Please reproduce the material from the line containing "Which is bottommost" through the end, swapping "further" for "farther" and leaving everything else untouched.

>>>>>

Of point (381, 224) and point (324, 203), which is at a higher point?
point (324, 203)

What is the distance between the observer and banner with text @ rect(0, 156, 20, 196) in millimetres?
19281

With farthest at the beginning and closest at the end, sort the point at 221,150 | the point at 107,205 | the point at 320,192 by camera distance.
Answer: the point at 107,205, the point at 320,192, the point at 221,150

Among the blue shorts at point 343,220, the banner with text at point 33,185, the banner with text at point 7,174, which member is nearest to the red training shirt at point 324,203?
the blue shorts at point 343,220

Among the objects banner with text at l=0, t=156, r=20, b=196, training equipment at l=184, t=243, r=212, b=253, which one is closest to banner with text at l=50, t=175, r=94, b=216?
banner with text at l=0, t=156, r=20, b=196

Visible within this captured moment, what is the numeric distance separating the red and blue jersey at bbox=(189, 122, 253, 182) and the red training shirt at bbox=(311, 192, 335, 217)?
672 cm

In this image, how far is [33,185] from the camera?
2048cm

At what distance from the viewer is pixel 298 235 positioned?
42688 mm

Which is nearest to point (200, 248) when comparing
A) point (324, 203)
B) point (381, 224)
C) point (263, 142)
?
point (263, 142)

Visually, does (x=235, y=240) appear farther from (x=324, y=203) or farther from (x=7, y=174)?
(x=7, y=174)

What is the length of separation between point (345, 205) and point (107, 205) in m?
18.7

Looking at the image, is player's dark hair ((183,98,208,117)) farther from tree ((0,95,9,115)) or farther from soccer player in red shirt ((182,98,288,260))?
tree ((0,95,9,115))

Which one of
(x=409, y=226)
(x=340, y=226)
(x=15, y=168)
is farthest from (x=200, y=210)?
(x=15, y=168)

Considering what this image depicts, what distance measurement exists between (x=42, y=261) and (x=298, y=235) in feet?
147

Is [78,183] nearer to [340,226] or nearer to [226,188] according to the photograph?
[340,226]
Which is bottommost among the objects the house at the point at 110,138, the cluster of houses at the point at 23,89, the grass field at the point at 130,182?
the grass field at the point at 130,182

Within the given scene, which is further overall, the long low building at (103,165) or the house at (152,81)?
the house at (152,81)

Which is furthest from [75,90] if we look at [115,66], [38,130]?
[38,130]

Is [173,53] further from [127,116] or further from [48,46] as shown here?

<<<<<

[THE REPLY]
Which is bottommost among the objects the house at the point at 110,138, the cluster of houses at the point at 23,89, the grass field at the point at 130,182?
the grass field at the point at 130,182

Within the given scene, which is farther overall, the long low building at (103,165) or the house at (152,81)?
the house at (152,81)

Which is furthest from [75,90] if we look at [115,66], [38,130]?
[38,130]

Is [173,53] farther from [127,116] or farther from [48,46] as shown here?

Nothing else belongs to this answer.